[Required work]
Could you print every record below exactly as it appears?

■ ■ ■ ■

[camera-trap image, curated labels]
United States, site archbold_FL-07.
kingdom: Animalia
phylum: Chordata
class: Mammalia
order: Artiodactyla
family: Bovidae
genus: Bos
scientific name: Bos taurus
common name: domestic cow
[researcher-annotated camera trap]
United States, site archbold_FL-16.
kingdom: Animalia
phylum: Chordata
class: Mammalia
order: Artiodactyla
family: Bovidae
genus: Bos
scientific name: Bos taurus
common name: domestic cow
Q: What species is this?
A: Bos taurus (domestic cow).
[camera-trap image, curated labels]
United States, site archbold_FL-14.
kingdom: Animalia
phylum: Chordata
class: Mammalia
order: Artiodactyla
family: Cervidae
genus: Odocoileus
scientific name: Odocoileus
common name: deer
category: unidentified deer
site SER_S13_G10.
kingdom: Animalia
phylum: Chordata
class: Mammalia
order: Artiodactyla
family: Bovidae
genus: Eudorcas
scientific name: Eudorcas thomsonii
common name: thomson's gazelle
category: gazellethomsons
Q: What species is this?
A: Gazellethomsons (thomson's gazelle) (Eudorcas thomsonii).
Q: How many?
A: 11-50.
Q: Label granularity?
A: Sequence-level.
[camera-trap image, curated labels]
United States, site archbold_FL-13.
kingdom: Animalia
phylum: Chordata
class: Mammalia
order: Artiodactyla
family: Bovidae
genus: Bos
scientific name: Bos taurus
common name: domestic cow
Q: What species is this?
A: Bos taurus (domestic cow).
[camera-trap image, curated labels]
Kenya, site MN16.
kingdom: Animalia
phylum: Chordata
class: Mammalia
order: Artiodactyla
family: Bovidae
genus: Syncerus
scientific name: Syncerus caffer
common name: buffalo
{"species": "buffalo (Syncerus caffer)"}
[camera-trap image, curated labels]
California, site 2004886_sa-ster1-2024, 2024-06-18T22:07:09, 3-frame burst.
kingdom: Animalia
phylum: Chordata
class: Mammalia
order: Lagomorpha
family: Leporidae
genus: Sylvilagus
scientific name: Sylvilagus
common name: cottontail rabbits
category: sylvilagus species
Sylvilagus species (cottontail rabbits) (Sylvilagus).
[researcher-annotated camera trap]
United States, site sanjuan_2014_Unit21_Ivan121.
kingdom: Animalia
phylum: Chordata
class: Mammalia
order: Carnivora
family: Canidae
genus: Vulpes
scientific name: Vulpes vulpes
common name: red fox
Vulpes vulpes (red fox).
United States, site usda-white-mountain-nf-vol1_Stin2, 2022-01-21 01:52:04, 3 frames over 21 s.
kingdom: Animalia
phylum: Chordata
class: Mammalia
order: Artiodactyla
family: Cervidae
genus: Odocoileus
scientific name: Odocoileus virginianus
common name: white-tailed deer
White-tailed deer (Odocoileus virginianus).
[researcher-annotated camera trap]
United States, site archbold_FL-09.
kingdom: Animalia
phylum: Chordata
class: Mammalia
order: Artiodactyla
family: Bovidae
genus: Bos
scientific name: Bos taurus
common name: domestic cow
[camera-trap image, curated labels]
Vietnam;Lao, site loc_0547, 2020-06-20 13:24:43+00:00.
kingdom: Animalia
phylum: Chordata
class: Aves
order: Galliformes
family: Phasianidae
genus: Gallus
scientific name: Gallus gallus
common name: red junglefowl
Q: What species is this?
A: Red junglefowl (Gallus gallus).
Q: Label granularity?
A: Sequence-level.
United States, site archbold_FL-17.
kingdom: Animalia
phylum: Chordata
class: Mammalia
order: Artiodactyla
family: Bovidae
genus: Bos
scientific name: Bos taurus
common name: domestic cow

■ ■ ■ ■

[Written answer]
[camera-trap image, curated labels]
United States, site archbold_FL-07.
kingdom: Animalia
phylum: Chordata
class: Mammalia
order: Artiodactyla
family: Bovidae
genus: Bos
scientific name: Bos taurus
common name: domestic cow
[researcher-annotated camera trap]
United States, site archbold_FL-16.
kingdom: Animalia
phylum: Chordata
class: Mammalia
order: Artiodactyla
family: Bovidae
genus: Bos
scientific name: Bos taurus
common name: domestic cow
Q: What species is this?
A: Bos taurus (domestic cow).
[camera-trap image, curated labels]
United States, site archbold_FL-14.
kingdom: Animalia
phylum: Chordata
class: Mammalia
order: Artiodactyla
family: Cervidae
genus: Odocoileus
scientific name: Odocoileus
common name: deer
category: unidentified deer
site SER_S13_G10.
kingdom: Animalia
phylum: Chordata
class: Mammalia
order: Artiodactyla
family: Bovidae
genus: Eudorcas
scientific name: Eudorcas thomsonii
common name: thomson's gazelle
category: gazellethomsons
Q: What species is this?
A: Gazellethomsons (thomson's gazelle) (Eudorcas thomsonii).
Q: How many?
A: 11-50.
Q: Label granularity?
A: Sequence-level.
[camera-trap image, curated labels]
United States, site archbold_FL-13.
kingdom: Animalia
phylum: Chordata
class: Mammalia
order: Artiodactyla
family: Bovidae
genus: Bos
scientific name: Bos taurus
common name: domestic cow
Q: What species is this?
A: Bos taurus (domestic cow).
[camera-trap image, curated labels]
Kenya, site MN16.
kingdom: Animalia
phylum: Chordata
class: Mammalia
order: Artiodactyla
family: Bovidae
genus: Syncerus
scientific name: Syncerus caffer
common name: buffalo
{"species": "buffalo (Syncerus caffer)"}
[camera-trap image, curated labels]
California, site 2004886_sa-ster1-2024, 2024-06-18T22:07:09, 3-frame burst.
kingdom: Animalia
phylum: Chordata
class: Mammalia
order: Lagomorpha
family: Leporidae
genus: Sylvilagus
scientific name: Sylvilagus
common name: cottontail rabbits
category: sylvilagus species
Sylvilagus species (cottontail rabbits) (Sylvilagus).
[researcher-annotated camera trap]
United States, site sanjuan_2014_Unit21_Ivan121.
kingdom: Animalia
phylum: Chordata
class: Mammalia
order: Carnivora
family: Canidae
genus: Vulpes
scientific name: Vulpes vulpes
common name: red fox
Vulpes vulpes (red fox).
United States, site usda-white-mountain-nf-vol1_Stin2, 2022-01-21 01:52:04, 3 frames over 21 s.
kingdom: Animalia
phylum: Chordata
class: Mammalia
order: Artiodactyla
family: Cervidae
genus: Odocoileus
scientific name: Odocoileus virginianus
common name: white-tailed deer
White-tailed deer (Odocoileus virginianus).
[researcher-annotated camera trap]
United States, site archbold_FL-09.
kingdom: Animalia
phylum: Chordata
class: Mammalia
order: Artiodactyla
family: Bovidae
genus: Bos
scientific name: Bos taurus
common name: domestic cow
[camera-trap image, curated labels]
Vietnam;Lao, site loc_0547, 2020-06-20 13:24:43+00:00.
kingdom: Animalia
phylum: Chordata
class: Aves
order: Galliformes
family: Phasianidae
genus: Gallus
scientific name: Gallus gallus
common name: red junglefowl
Q: What species is this?
A: Red junglefowl (Gallus gallus).
Q: Label granularity?
A: Sequence-level.
United States, site archbold_FL-17.
kingdom: Animalia
phylum: Chordata
class: Mammalia
order: Artiodactyla
family: Bovidae
genus: Bos
scientific name: Bos taurus
common name: domestic cow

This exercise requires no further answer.